O Governo, por sua vez, parece ter consciência de que o sistema de saúde é fraco e por isso investiu bastante na prevenção mesmo antes da chegada do vírus ao país.

Eu, como estrangeira e de cor de pele diferente, fui sempre muito bem recebida e acolhida pela população local. Mas assim que os países vizinhos começaram a ter casos positivos, os primeiros sinais de xenofobia comecaram a sentir-se. Algumas pessoas começaram a ter medo dos estrangeiros e outras abordam-nos na rua para perguntar há quanto tempo estamos no país e de onde viemos. Ainda não é um comportamento geral da população, mas sente-se já que os sentimentos das pessoas em relação aos europeus e asiáticos vão mudando devagarinho.
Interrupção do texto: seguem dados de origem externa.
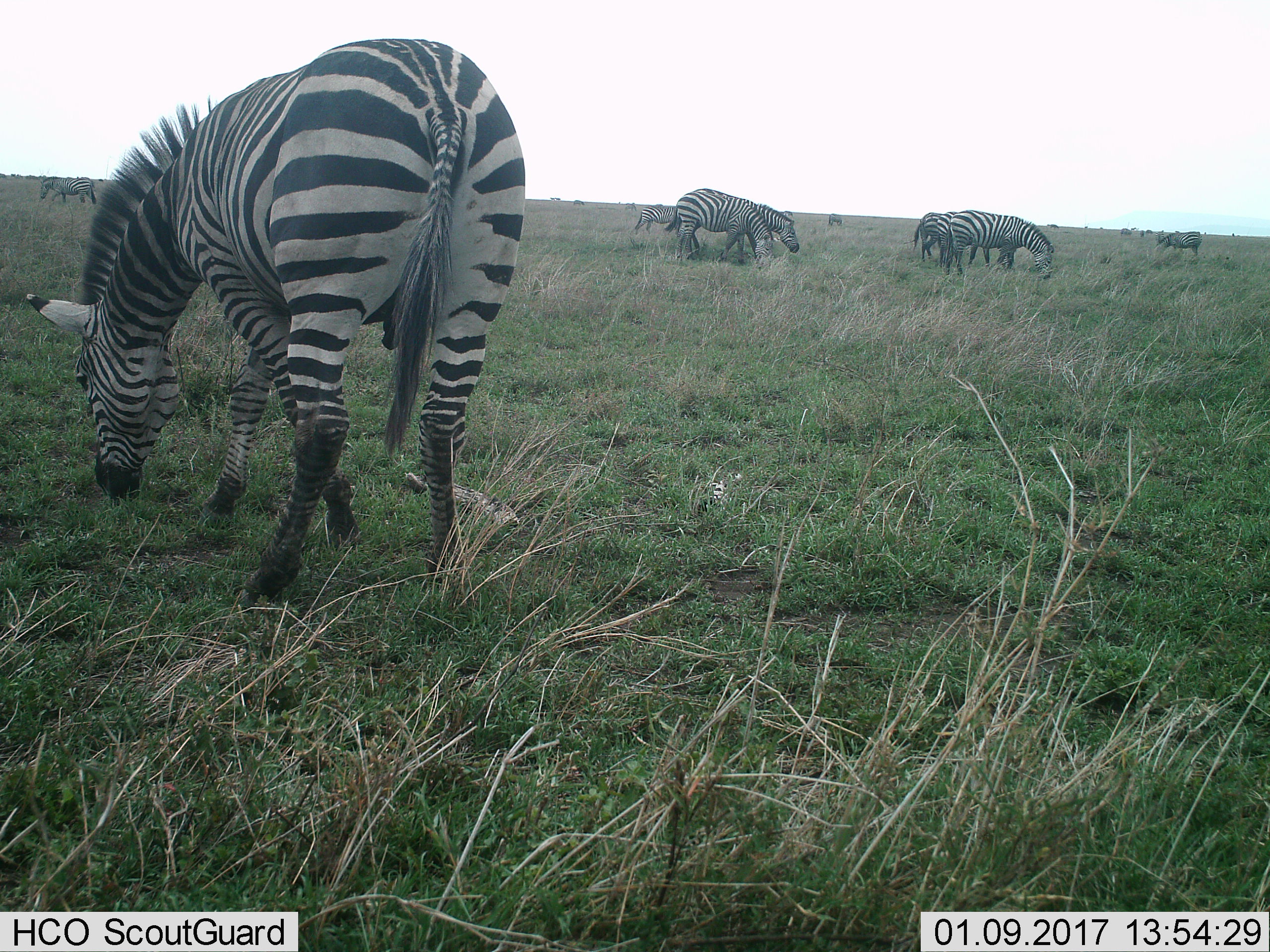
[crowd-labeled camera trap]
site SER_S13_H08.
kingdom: Animalia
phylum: Chordata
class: Mammalia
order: Perissodactyla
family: Equidae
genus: Equus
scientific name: Equus quagga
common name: plains zebra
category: zebraplains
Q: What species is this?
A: Zebraplains (plains zebra) (Equus quagga).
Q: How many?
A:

O distrito onde vivo ainda não tem nenhum caso confirmado, mas sabemos que é uma questão de tempo até à chegada do vírus aqui. E por isso as pessoas rezam e tentam estar preparadas para quando a pandemia chegar. Eu faço o mesmo juntamente com os meus colegas.

Nós, estrangeiros, estamos longe das nossas famílias e impedidos de voltar a casa (os aeroportos estão fechados), por isso investimos a nossa energia em proteger a população, manter as pessoas informadas sobre o que devem e não devem fazer, e consolar quem precisa, além do trabalho médico de preparação para a chegada desta pandemia a este canto do mundo.


*Raninha Franco de Sousa é engenheira civil e trabalha para os Médicos Sem Fronteiras. Está atualmente ao serviço desta ONG na Serra Leoa, tendo passado nos últimos anos pelo Congo, Ruanda, Afeganistão e Curdistão iraquiano.